Dataset extract section start

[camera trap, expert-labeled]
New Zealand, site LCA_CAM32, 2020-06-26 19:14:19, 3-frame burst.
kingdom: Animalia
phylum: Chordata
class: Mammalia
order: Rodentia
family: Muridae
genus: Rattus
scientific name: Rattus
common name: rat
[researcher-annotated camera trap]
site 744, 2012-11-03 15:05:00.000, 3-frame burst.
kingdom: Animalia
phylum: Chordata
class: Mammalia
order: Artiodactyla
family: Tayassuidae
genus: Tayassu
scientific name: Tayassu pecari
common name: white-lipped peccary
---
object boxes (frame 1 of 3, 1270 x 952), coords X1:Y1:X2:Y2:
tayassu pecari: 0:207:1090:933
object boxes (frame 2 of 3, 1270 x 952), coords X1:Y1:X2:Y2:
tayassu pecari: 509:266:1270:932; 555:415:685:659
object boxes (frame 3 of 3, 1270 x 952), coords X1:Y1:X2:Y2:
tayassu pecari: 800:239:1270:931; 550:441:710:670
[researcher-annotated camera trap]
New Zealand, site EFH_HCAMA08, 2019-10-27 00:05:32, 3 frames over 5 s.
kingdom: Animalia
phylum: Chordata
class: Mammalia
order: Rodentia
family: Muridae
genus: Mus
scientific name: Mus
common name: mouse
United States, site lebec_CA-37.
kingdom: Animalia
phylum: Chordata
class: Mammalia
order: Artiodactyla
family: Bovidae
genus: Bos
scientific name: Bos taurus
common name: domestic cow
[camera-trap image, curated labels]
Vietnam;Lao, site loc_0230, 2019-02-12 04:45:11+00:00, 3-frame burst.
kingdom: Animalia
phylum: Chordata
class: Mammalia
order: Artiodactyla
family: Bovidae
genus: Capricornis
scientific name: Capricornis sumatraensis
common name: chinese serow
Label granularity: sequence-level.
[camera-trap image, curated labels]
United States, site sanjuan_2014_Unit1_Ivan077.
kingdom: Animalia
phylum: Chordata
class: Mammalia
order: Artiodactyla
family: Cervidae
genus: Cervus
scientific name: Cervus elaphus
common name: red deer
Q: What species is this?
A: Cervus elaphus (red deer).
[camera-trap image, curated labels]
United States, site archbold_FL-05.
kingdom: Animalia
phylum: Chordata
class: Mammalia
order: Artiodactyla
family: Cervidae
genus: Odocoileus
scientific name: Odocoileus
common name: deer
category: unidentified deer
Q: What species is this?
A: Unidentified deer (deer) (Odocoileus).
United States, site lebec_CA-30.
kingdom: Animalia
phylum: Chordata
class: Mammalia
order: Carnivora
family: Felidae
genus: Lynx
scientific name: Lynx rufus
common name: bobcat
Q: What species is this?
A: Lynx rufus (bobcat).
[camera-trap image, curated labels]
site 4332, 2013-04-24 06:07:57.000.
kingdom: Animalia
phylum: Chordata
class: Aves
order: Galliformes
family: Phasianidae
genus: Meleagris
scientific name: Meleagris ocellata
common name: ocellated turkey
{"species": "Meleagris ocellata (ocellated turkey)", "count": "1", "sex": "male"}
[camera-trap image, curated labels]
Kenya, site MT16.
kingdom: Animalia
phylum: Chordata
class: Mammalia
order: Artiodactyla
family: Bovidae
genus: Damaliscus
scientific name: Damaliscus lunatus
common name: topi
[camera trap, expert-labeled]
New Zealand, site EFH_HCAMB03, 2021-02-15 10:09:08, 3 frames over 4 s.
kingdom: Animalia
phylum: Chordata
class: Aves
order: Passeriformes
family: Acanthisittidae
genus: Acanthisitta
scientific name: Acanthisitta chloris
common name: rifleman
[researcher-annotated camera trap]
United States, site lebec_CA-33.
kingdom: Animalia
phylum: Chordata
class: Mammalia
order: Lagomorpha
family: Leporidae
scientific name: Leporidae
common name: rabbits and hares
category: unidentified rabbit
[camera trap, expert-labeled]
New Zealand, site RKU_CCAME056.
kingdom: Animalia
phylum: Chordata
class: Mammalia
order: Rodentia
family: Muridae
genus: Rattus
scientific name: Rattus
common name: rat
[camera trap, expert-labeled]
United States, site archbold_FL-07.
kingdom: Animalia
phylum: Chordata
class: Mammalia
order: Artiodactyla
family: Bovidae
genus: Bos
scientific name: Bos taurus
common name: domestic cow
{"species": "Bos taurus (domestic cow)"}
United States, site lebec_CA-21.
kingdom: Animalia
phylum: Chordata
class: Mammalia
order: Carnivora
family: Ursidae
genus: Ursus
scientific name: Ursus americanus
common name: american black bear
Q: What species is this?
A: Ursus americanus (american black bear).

Dataset extract section end

Please output the records shown above, with every character intact.

> [Response to the task]
[camera trap, expert-labeled]
New Zealand, site LCA_CAM32, 2020-06-26 19:14:19, 3-frame burst.
kingdom: Animalia
phylum: Chordata
class: Mammalia
order: Rodentia
family: Muridae
genus: Rattus
scientific name: Rattus
common name: rat
[researcher-annotated camera trap]
site 744, 2012-11-03 15:05:00.000, 3-frame burst.
kingdom: Animalia
phylum: Chordata
class: Mammalia
order: Artiodactyla
family: Tayassuidae
genus: Tayassu
scientific name: Tayassu pecari
common name: white-lipped peccary
---
object boxes (frame 1 of 3, 1270 x 952), coords X1:Y1:X2:Y2:
tayassu pecari: 0:207:1090:933
object boxes (frame 2 of 3, 1270 x 952), coords X1:Y1:X2:Y2:
tayassu pecari: 509:266:1270:932; 555:415:685:659
object boxes (frame 3 of 3, 1270 x 952), coords X1:Y1:X2:Y2:
tayassu pecari: 800:239:1270:931; 550:441:710:670
[researcher-annotated camera trap]
New Zealand, site EFH_HCAMA08, 2019-10-27 00:05:32, 3 frames over 5 s.
kingdom: Animalia
phylum: Chordata
class: Mammalia
order: Rodentia
family: Muridae
genus: Mus
scientific name: Mus
common name: mouse
United States, site lebec_CA-37.
kingdom: Animalia
phylum: Chordata
class: Mammalia
order: Artiodactyla
family: Bovidae
genus: Bos
scientific name: Bos taurus
common name: domestic cow
[camera-trap image, curated labels]
Vietnam;Lao, site loc_0230, 2019-02-12 04:45:11+00:00, 3-frame burst.
kingdom: Animalia
phylum: Chordata
class: Mammalia
order: Artiodactyla
family: Bovidae
genus: Capricornis
scientific name: Capricornis sumatraensis
common name: chinese serow
Label granularity: sequence-level.
[camera-trap image, curated labels]
United States, site sanjuan_2014_Unit1_Ivan077.
kingdom: Animalia
phylum: Chordata
class: Mammalia
order: Artiodactyla
family: Cervidae
genus: Cervus
scientific name: Cervus elaphus
common name: red deer
Q: What species is this?
A: Cervus elaphus (red deer).
[camera-trap image, curated labels]
United States, site archbold_FL-05.
kingdom: Animalia
phylum: Chordata
class: Mammalia
order: Artiodactyla
family: Cervidae
genus: Odocoileus
scientific name: Odocoileus
common name: deer
category: unidentified deer
Q: What species is this?
A: Unidentified deer (deer) (Odocoileus).
United States, site lebec_CA-30.
kingdom: Animalia
phylum: Chordata
class: Mammalia
order: Carnivora
family: Felidae
genus: Lynx
scientific name: Lynx rufus
common name: bobcat
Q: What species is this?
A: Lynx rufus (bobcat).
[camera-trap image, curated labels]
site 4332, 2013-04-24 06:07:57.000.
kingdom: Animalia
phylum: Chordata
class: Aves
order: Galliformes
family: Phasianidae
genus: Meleagris
scientific name: Meleagris ocellata
common name: ocellated turkey
{"species": "Meleagris ocellata (ocellated turkey)", "count": "1", "sex": "male"}
[camera-trap image, curated labels]
Kenya, site MT16.
kingdom: Animalia
phylum: Chordata
class: Mammalia
order: Artiodactyla
family: Bovidae
genus: Damaliscus
scientific name: Damaliscus lunatus
common name: topi
[camera trap, expert-labeled]
New Zealand, site EFH_HCAMB03, 2021-02-15 10:09:08, 3 frames over 4 s.
kingdom: Animalia
phylum: Chordata
class: Aves
order: Passeriformes
family: Acanthisittidae
genus: Acanthisitta
scientific name: Acanthisitta chloris
common name: rifleman
[researcher-annotated camera trap]
United States, site lebec_CA-33.
kingdom: Animalia
phylum: Chordata
class: Mammalia
order: Lagomorpha
family: Leporidae
scientific name: Leporidae
common name: rabbits and hares
category: unidentified rabbit
[camera trap, expert-labeled]
New Zealand, site RKU_CCAME056.
kingdom: Animalia
phylum: Chordata
class: Mammalia
order: Rodentia
family: Muridae
genus: Rattus
scientific name: Rattus
common name: rat
[camera trap, expert-labeled]
United States, site archbold_FL-07.
kingdom: Animalia
phylum: Chordata
class: Mammalia
order: Artiodactyla
family: Bovidae
genus: Bos
scientific name: Bos taurus
common name: domestic cow
{"species": "Bos taurus (domestic cow)"}
United States, site lebec_CA-21.
kingdom: Animalia
phylum: Chordata
class: Mammalia
order: Carnivora
family: Ursidae
genus: Ursus
scientific name: Ursus americanus
common name: american black bear
Q: What species is this?
A: Ursus americanus (american black bear).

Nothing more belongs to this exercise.